Reperfusion injury of the myocardium is characterised by development of cardiomyocyte hypercontracture. Previous studies have shown that cGMP-mediated stimuli protect against reperfusion injury, but the cellular mechanism is still unknown.


To simulate ischemia/reperfusion, adult rat cardiomyocytes were incubated anoxically (pH(o) 6.4) and then reoxygenated (pH(o) 7.4). Cytosolic calcium [Ca(2+)](i) (fura-2 ratio), pH(i) (BCECF ratio), cell length, and phospholamban phosphorylation were analysed. Under simulated ischemia cardiomyocytes develop [Ca(2+)](i) overload. When reoxygenated they rapidly undergo hypercontracture, triggered by oscillations of [Ca(2+)](i). We investigated whether cGMP-mediated stimuli can modulate [Ca(2+)](i) or pH(i) recovery and whether this contributes to their protective effect. Membrane-permeable cGMP analogues, 8-bromo-cGMP (1 mmol/L) or 8-pCPT-cGMP (10 micrommol/L), or a receptor-mediated activator of particulate guanylyl cyclase, urodilatin (1 micromol/L), were applied.


The investigated stimuli protect against reoxygenation-induced hypercontracture (cell length as percent of end-ischemic length; control: 68+/-1.6; 8-bromo-cGMP: 88+/-1.5*; 8-pCPT-cGMP: 84+/-2.9*; urodilatin: 87+/-1.1*; n=24; *p<0.05). Recovery from [Ca(2+)](i) overload after 2 min reoxygenation [fura-2 ratio (a.u.); control: 1.43+/-0.15; 8-bromo-cGMP: 1.86+/-0.15*; 8-pCPT-cGMP: 1.92+/-0.19*; urodilatin: 1.93+/-0.24*; n=25; *p<0.05] was accelerated, and the frequency of [Ca(2+)](i) oscillations (min(-1)) was significantly reduced (control: 49+/-5.0 min(-1); 8-bromo-cGMP: 18+/-3.5* min(-1); 8-pCPT-cGMP: 18+/-4.5* min(-1); urodilatin: 16+/-4.1* min(-1); n=24; *p<0.05). cGMP-mediated stimuli increased sarcoplasmic Ca(2+) sequestration (caffeine-releasable Ca(2+) pool: 2-3 fold increase vs. control). Inhibition of sarcoplasmic Ca(2+)-ATPase (SERCA) by thapsigargin (150 nmol/L) or of protein kinase G with KT-5823 (1 micromol/L) abolished the effect of these stimuli on [Ca(2+)](i) recovery. The investigated stimuli significantly enhanced phospholamban phosphorylation.

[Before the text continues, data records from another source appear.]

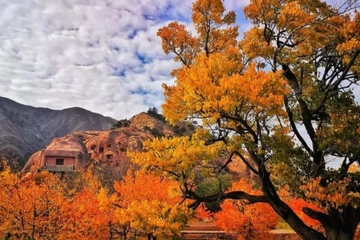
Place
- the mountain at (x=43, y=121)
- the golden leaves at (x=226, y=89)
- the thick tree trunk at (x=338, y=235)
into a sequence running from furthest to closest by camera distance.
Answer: the mountain at (x=43, y=121)
the thick tree trunk at (x=338, y=235)
the golden leaves at (x=226, y=89)

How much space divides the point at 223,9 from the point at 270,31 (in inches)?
69.5

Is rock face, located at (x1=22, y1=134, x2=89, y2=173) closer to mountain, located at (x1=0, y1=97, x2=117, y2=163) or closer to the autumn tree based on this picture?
the autumn tree

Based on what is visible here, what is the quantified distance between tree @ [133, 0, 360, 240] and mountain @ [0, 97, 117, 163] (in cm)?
10410

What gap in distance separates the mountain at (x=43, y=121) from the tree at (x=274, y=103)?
342 ft

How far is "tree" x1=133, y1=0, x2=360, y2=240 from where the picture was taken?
8.77m

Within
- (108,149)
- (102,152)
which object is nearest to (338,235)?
(108,149)

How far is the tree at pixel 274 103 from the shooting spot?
28.8 ft

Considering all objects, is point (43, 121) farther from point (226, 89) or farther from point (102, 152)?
point (226, 89)

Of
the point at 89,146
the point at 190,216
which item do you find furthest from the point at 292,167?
the point at 89,146

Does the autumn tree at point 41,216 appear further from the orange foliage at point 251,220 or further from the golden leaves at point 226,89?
the golden leaves at point 226,89

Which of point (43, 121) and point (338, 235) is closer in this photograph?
point (338, 235)

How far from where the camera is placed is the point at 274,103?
333 inches

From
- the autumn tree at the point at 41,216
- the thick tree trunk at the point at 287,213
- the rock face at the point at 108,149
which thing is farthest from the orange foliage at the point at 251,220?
the rock face at the point at 108,149

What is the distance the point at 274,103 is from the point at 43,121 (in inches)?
5700
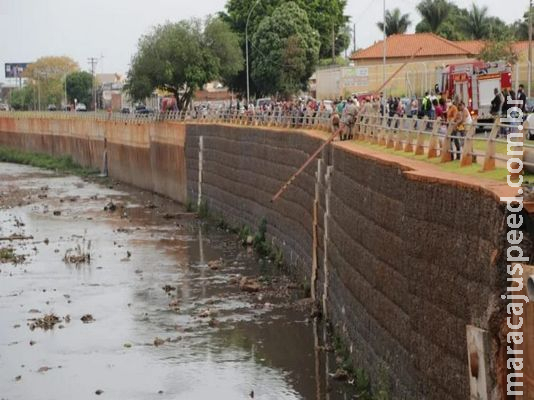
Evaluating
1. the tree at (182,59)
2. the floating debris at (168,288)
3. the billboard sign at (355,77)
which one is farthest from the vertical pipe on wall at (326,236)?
the tree at (182,59)

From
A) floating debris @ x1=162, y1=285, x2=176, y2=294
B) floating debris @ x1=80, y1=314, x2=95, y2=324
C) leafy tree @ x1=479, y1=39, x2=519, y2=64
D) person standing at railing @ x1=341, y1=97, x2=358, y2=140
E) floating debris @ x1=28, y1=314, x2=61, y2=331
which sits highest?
leafy tree @ x1=479, y1=39, x2=519, y2=64

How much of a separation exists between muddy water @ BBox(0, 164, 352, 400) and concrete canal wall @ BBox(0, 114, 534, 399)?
1.27m

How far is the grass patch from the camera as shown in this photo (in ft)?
274

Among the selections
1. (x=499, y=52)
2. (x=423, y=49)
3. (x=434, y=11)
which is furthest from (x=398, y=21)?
(x=499, y=52)

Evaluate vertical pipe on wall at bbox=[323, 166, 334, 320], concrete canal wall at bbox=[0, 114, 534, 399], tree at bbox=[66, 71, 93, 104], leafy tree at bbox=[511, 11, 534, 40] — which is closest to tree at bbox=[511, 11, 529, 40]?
leafy tree at bbox=[511, 11, 534, 40]

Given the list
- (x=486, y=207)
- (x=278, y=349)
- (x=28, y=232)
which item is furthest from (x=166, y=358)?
(x=28, y=232)

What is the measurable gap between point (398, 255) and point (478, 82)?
854 inches

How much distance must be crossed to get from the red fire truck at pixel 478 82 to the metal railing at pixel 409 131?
4.98 metres

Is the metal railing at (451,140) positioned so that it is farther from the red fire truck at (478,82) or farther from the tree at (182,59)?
the tree at (182,59)

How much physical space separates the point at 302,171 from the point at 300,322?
7368 millimetres

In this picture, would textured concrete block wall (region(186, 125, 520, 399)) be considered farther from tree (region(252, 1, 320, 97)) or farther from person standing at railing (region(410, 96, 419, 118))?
tree (region(252, 1, 320, 97))

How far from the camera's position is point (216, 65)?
78.1 meters

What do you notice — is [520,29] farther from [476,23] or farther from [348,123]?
[348,123]

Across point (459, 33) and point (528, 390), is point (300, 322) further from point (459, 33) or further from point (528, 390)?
point (459, 33)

We conclude that cGMP-dependent signals activate SERCA via a protein kinase G-dependent phosphorylation of phospholamban. The increase in SERCA activity seems to reduce peak [Ca(2+)](i) and [Ca(2+)](i) oscillation during reoxygenation and to attenuate the excessive activation of the contractile machinery that otherwise leads to the development of hypercontracture.